We’ve partnered with the experts at NRS Brakes to get all the answers on brake pad life: from brake pad construction, to weather, to how many miles you can expect between sets, here’s everything you need to know about how long brake pads last.
Brake Pad Material
Brake pads come in a variety of materials. Organic pads use a composite material made from non-metallic fibers. While this offers great stopping power, the material has a much shorter lifespan than other brake pads. Ceramic or synthetic pads are stronger, longer lasting, and operate within a wider temperature range. They also cost much more than other pad types. Semi-metallic is the most common brake pad type found on modern cars, considering it offers a good mix of braking power, cost, and longevity.
At the Mercy of the Elements
Weather plays a major role in the lifespan of brake pads. Know why nice cars hibernate in a garage during the winter? Their owners aren’t tucking them away just because they’d be harder to drive in the snow. They’re storing those cars because the stuff we do to roads in the winter in order to make them driveable is far less friendly to our cars’ bodies and components.
Road salt will accelerate the wear of metal parts under your car, including the brake pads. So can road grime and slush, which salt creates to fight off snow build-up.
Related: How to Check Brake Pads
Most of us can’t just opt out of driving during winter however. Which is why it’s good to pay extra attention for any warning signs your brake pads send you in the colder months.
Signs Your Brake Pads Are Worn
If your brake pads create squealing or screeching noises every time you apply the brakes—even after they’re sufficiently warmed up—then it might be time for a new set. If the noise progresses to an angrier, grinding sound, get your car into the shop immediately: that could signify a complete lack of friction pad material, where the metal backing plate is now making contact with the brake disc. This not only is dangerous, significantly extending brake distances, but it will ruin your discs, making the repairs even costlier.

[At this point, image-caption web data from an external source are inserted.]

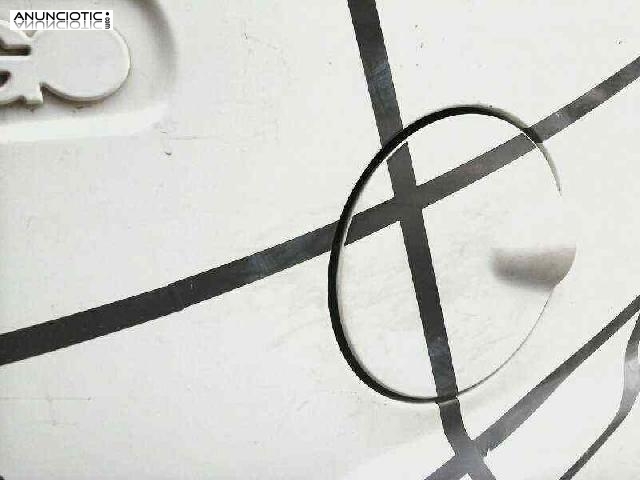 Tapa exterior combustible de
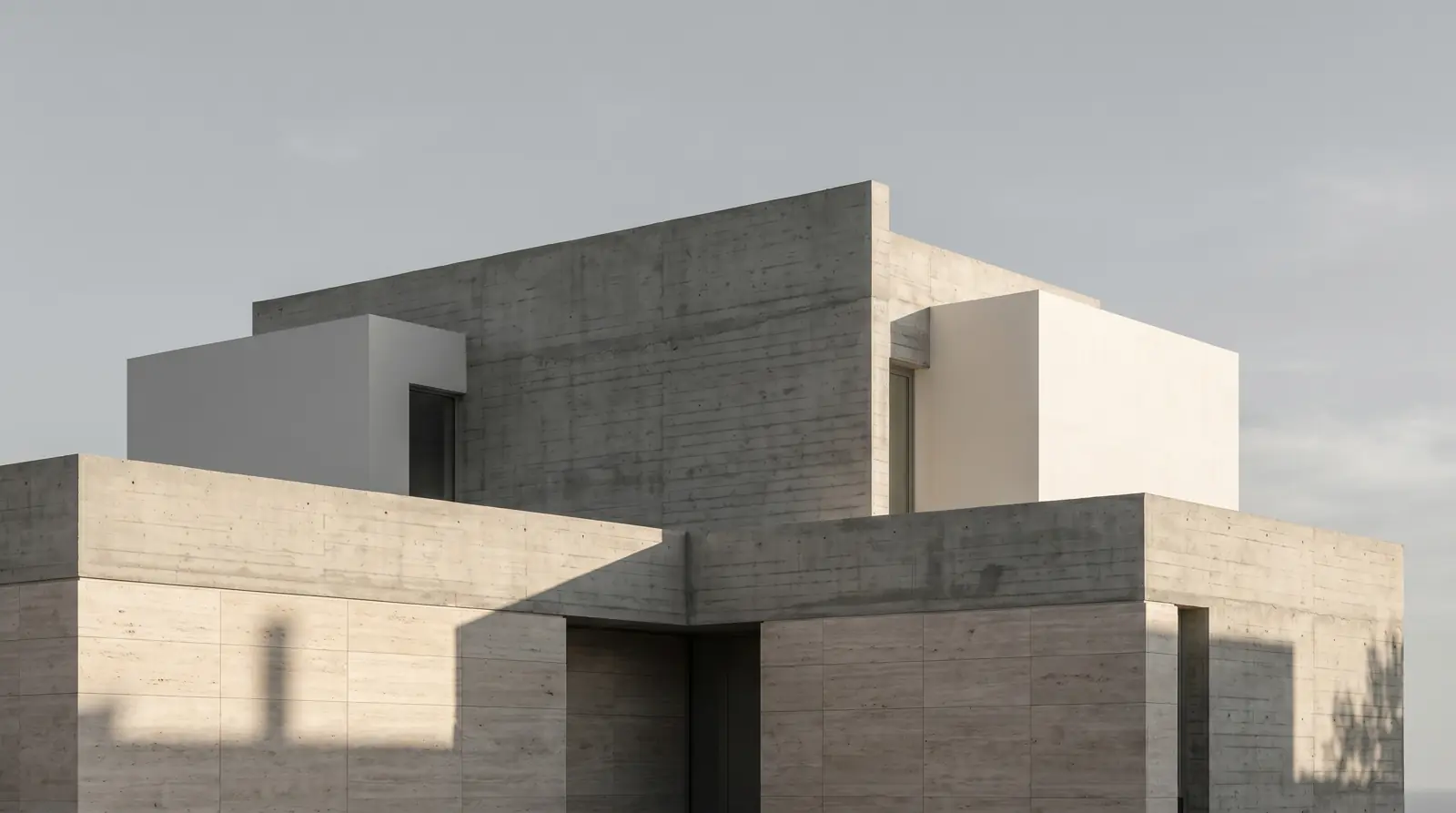 Casa Montjuic: A modernist concrete villa with clean geometric lines and minimalist white facades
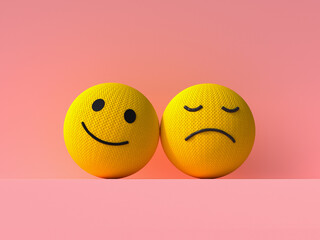 Happy and sad 3D knitted emoji balls with contrast on pink background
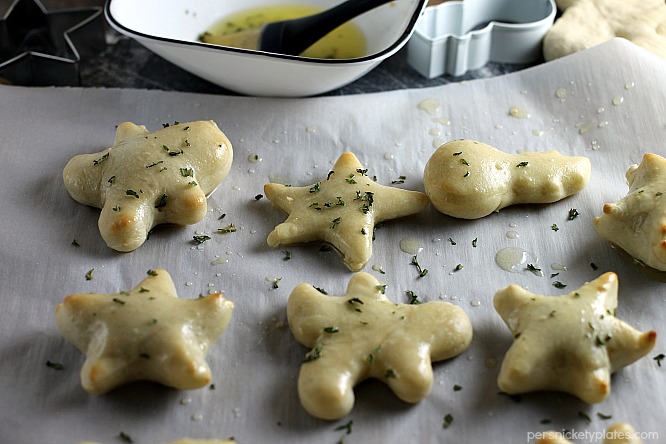 christmas shaped dinner rolls on a baking sheet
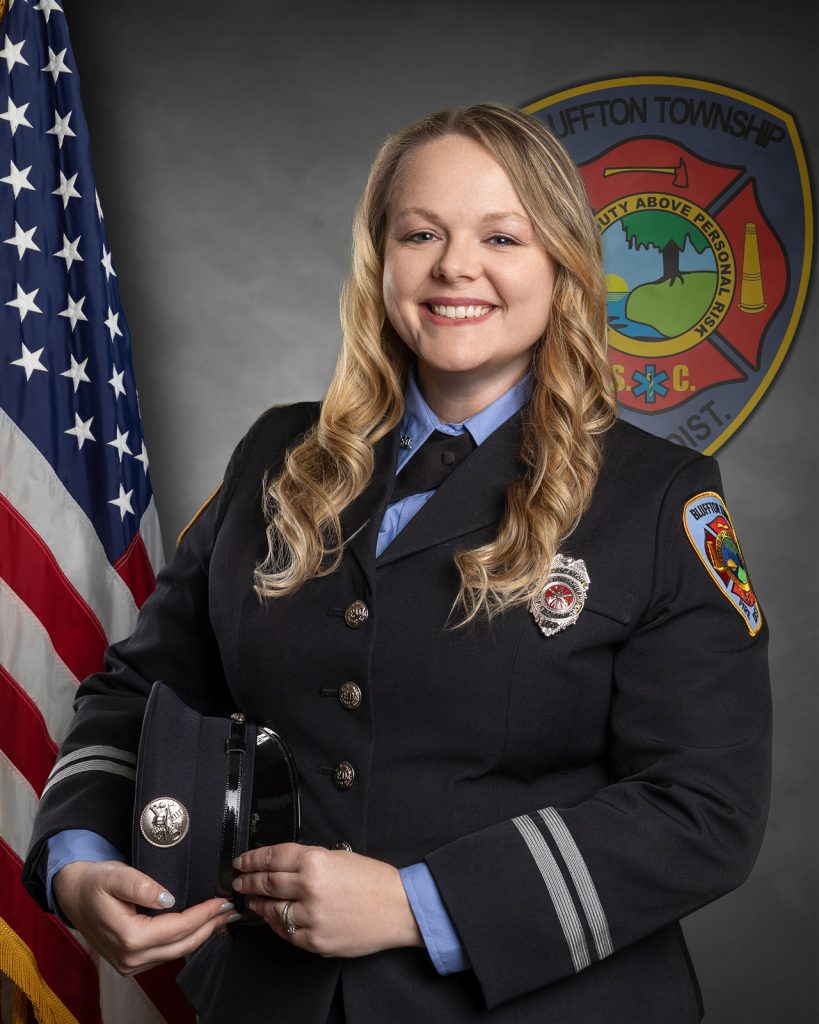 A smiling firefighter in uniform stands holding a hat, posed in front of an American flag and a Bluffton Township Fire District emblem.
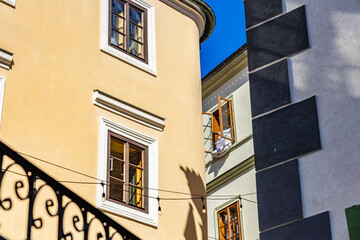 Charming european architecture with sunlit facades and open windows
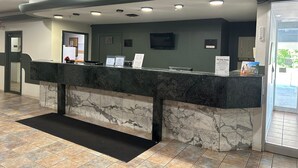 A reception desk with a marble counter, a black mat, and a glass door leading outside.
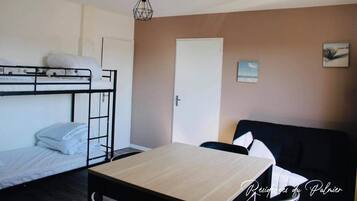 A room with bunk beds, a desk, a chair, a sofa, a door, and a wall-mounted picture.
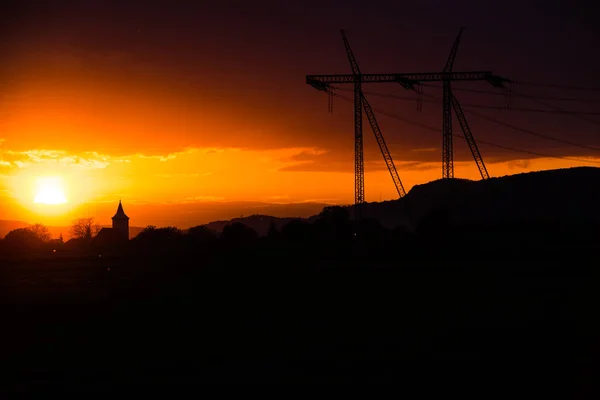 带电线杆和日落天空背景的田野 — 图库照片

Most offshore-manufactured, cheaper brake pad options available use an adhesive to bond the pad material to the steel backing plate, making it susceptible to breakdown from heat transfer. In cases of heavy brake use, this adhesive can completely fail, causing large chunks of the material to crumble off. This is called rust-jacking or delamination.
Why Galvanized Brake Pads
NRS Brakes makes galvanized brake pads that don’t use failure-prone adhesives like those other pads, thus eliminating the possibility of delamination, resulting in longer-lasting pads. These galvanized brake pads aren’t shiny just to be eye-catching either. That metal backing plate is treated to a process called galvanization, which coats the metal in rust-resistant zinc. This prevents corrosion, further extending the brake pad’s life. Most painted brake pads break down due to rust before they have a chance to wear down the friction pad material’s full life.
How does the pad attach to the plate then, if not through adhesive? NRS Brakes uses the company’s patented SHARK-Metal Technology here, which mechanically bonds pad and plate via dozens of metallic grooves. This approach not only decreases braking noise and stopping distances, it also helps solve two leading causes of premature brake system failure: corrosion and rust-jacking.
How Long Will My Brake Pads Last?
As you can see, there are a lot of factors to consider when asking this question. The type of braking system your car uses is one. How you drive, and whether you use a manual transmission or automatic is another. We also can’t forget simple physics: a heavier crossover will put more strain on its braking system than a lighter car during the same emergency braking situation. One thing we know for sure is that a rusted brake pad will start to cause noise, exhibit uneven wear and possibly break down before the typical life of the brake pad.
The general consensus is that a set of brake pads can last anywhere from 15,000 to 60,000 miles (or 24,000 to 100,000 km). That said, using a set like NRS Brakes’ galvanized brake pads—and giving your brakes a fighting chance against corrosion—can help your car hit the higher end of that range. They’re known as the world’s longest lasting brake pads for good reason.